begin INFORMATION PROVIDED
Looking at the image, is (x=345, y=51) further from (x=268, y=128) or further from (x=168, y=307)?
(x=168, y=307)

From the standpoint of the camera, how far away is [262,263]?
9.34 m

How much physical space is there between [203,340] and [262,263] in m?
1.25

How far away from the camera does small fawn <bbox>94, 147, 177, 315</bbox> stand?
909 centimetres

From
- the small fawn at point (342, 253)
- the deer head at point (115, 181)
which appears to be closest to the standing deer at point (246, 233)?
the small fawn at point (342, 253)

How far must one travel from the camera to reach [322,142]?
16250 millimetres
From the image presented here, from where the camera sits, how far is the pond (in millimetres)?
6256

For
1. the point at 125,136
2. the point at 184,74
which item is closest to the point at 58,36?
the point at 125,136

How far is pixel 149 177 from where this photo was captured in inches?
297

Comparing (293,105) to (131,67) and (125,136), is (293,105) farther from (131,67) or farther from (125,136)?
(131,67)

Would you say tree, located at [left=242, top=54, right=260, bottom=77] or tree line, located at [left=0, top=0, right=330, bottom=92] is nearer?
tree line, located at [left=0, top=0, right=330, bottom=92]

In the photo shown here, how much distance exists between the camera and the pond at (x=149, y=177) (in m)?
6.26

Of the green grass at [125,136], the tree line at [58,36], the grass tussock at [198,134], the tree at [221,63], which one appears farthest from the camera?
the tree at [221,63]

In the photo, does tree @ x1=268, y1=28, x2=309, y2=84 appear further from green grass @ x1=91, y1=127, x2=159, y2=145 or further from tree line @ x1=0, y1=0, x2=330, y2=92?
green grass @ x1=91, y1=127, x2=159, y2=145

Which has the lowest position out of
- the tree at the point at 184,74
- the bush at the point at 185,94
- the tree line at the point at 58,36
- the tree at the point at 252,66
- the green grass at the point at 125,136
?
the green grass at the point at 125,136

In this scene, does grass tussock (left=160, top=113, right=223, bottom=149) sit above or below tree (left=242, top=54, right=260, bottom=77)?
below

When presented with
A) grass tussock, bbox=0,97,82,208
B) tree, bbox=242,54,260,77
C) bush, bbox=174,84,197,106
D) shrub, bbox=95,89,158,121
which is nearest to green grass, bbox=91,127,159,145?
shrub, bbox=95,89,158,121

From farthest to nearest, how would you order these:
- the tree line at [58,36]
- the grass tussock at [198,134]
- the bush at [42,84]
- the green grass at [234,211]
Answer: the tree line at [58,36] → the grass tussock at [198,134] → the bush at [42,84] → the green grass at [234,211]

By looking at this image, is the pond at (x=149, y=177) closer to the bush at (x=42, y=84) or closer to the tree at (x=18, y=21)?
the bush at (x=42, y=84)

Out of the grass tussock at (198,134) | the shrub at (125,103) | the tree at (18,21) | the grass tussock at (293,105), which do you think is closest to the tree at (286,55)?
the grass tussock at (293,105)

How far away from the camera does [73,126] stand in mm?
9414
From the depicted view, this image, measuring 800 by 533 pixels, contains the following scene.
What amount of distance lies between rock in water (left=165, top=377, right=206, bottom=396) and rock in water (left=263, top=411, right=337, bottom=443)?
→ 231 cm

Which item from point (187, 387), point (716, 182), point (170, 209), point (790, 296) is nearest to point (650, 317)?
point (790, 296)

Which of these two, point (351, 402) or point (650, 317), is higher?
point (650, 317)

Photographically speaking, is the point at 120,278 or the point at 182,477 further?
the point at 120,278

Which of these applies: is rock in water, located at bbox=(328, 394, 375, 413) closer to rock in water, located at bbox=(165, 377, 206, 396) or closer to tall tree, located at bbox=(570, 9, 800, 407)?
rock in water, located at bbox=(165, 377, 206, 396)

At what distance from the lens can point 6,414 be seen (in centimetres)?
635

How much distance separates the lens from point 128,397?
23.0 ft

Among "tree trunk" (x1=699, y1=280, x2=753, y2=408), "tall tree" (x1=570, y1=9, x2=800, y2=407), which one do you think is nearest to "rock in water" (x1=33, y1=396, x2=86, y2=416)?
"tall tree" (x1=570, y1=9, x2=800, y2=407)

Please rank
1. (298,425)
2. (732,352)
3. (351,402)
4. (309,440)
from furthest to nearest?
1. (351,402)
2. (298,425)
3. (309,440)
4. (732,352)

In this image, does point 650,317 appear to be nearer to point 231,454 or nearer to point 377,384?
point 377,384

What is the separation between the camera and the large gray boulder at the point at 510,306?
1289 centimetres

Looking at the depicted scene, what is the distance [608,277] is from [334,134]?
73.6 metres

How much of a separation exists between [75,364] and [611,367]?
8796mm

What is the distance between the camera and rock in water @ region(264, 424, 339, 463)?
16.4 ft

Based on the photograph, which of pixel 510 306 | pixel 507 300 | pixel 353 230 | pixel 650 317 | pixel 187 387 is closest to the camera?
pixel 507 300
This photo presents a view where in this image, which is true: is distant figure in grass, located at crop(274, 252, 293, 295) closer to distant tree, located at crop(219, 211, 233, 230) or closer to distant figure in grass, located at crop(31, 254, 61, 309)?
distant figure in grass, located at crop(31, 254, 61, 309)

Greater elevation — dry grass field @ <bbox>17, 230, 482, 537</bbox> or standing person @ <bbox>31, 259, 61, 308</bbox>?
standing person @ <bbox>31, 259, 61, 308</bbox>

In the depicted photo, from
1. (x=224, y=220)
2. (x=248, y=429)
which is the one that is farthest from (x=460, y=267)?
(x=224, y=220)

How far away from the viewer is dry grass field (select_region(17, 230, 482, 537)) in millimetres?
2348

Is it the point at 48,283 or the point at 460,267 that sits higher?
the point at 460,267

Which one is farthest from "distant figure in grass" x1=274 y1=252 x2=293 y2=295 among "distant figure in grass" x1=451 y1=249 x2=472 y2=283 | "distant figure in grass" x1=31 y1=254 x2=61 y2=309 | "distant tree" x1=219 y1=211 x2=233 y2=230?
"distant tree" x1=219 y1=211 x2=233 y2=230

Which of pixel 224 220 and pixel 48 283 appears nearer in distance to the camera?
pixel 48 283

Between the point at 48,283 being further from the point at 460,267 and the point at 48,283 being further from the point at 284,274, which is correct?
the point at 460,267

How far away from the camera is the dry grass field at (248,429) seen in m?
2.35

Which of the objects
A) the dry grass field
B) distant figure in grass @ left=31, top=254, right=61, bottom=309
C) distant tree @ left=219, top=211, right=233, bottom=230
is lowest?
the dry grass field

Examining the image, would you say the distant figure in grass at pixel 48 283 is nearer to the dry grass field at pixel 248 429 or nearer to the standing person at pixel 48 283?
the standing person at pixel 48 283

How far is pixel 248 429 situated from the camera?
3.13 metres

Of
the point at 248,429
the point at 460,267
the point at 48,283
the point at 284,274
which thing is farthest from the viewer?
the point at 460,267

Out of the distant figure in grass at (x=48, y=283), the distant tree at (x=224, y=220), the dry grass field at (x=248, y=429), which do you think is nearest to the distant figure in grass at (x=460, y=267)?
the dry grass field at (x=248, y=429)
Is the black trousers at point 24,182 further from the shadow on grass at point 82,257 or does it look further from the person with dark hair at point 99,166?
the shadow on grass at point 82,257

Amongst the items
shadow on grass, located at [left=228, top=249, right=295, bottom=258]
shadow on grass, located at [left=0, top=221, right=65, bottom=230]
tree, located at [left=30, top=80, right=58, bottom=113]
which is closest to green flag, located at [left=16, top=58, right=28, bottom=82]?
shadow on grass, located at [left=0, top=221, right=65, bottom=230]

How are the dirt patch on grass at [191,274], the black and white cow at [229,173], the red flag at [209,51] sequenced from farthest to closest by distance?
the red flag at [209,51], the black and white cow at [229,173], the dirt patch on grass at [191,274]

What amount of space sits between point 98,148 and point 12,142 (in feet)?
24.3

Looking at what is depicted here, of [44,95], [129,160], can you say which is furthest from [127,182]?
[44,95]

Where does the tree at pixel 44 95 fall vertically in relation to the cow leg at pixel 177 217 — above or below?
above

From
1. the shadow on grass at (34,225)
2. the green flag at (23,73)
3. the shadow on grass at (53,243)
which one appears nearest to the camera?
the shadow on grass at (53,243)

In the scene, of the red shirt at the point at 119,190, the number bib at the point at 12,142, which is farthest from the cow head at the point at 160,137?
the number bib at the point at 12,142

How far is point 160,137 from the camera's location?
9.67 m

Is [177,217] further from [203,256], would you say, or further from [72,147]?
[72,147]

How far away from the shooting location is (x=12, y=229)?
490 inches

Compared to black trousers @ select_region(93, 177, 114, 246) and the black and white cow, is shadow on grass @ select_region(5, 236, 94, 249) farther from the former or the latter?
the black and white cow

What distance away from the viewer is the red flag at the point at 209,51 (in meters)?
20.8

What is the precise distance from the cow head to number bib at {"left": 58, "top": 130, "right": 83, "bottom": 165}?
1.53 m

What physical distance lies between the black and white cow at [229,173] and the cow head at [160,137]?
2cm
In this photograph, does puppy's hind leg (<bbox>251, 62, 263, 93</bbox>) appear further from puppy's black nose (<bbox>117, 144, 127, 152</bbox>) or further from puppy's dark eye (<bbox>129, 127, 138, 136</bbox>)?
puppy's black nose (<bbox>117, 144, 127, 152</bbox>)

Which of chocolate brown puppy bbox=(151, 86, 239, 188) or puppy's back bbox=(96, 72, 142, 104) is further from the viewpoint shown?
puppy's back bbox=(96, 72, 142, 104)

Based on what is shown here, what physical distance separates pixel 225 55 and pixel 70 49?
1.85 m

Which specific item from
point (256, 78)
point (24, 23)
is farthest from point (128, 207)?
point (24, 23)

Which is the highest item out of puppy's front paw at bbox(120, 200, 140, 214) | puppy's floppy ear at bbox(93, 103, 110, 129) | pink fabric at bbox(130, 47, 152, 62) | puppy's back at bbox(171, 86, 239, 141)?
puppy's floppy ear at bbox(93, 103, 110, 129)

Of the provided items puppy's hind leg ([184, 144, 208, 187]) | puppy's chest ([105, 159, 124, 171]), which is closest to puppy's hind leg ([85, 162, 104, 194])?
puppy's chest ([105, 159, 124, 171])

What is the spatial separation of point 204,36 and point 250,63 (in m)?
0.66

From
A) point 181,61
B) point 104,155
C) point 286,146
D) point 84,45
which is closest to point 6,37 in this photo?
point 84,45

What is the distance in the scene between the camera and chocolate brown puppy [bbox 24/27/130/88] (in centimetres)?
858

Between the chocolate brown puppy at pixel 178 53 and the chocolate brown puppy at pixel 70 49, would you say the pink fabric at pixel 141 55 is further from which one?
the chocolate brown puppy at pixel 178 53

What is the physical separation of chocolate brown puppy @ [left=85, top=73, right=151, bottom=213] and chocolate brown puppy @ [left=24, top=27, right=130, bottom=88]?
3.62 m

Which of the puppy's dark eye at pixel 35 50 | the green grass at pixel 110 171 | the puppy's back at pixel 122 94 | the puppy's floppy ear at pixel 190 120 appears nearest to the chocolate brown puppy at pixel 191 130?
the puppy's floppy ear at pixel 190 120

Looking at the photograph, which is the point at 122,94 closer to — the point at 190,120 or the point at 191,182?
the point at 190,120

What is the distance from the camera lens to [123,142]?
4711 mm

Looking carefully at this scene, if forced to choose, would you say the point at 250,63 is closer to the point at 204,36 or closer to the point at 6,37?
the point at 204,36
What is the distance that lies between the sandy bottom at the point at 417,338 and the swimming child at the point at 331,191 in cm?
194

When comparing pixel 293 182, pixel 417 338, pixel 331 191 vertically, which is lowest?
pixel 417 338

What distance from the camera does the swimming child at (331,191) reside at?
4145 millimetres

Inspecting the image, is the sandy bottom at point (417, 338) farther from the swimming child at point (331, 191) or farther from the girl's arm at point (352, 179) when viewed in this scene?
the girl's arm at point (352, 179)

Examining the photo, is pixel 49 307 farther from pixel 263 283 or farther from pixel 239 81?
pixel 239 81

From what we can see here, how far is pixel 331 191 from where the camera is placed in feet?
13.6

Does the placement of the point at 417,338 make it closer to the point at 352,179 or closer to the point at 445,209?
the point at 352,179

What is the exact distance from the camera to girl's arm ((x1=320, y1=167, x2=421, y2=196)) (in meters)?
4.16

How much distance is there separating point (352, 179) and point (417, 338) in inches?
end INFORMATION PROVIDED
# [SET TASK]
Give back exactly the lines from the line holding "What is the physical" through the last line of the listing, including both.

# [FULL ANSWER]
What is the physical separation of chocolate brown puppy @ [left=85, top=73, right=151, bottom=213] and chocolate brown puppy @ [left=24, top=27, right=130, bottom=88]?
3.62 m

Which of the puppy's dark eye at pixel 35 50 | the green grass at pixel 110 171 | the puppy's back at pixel 122 94 | the puppy's floppy ear at pixel 190 120 appears nearest to the chocolate brown puppy at pixel 191 130?
the puppy's floppy ear at pixel 190 120

Looking at the photograph, which is the point at 122,94 closer to — the point at 190,120 or the point at 191,182?
the point at 190,120

What is the distance from the camera lens to [123,142]?
4711 mm

Looking carefully at this scene, if forced to choose, would you say the point at 250,63 is closer to the point at 204,36 or closer to the point at 6,37?
the point at 204,36
What is the distance that lies between the sandy bottom at the point at 417,338 and the swimming child at the point at 331,191 in cm?
194

When comparing pixel 293 182, pixel 417 338, pixel 331 191 vertically, which is lowest?
pixel 417 338

What distance from the camera does the swimming child at (331,191) reside at?
4145 millimetres

Inspecting the image, is the sandy bottom at point (417, 338) farther from the swimming child at point (331, 191) or farther from the girl's arm at point (352, 179) when viewed in this scene?
the girl's arm at point (352, 179)

Examining the photo, is pixel 49 307 farther from pixel 263 283 or farther from pixel 239 81?
pixel 239 81

From what we can see here, how far is pixel 331 191 from where the camera is placed in feet?
13.6

Does the placement of the point at 417,338 make it closer to the point at 352,179 or closer to the point at 445,209?
the point at 352,179

What is the exact distance from the camera to girl's arm ((x1=320, y1=167, x2=421, y2=196)) (in meters)?
4.16

How much distance is there separating point (352, 179) and point (417, 338) in inches?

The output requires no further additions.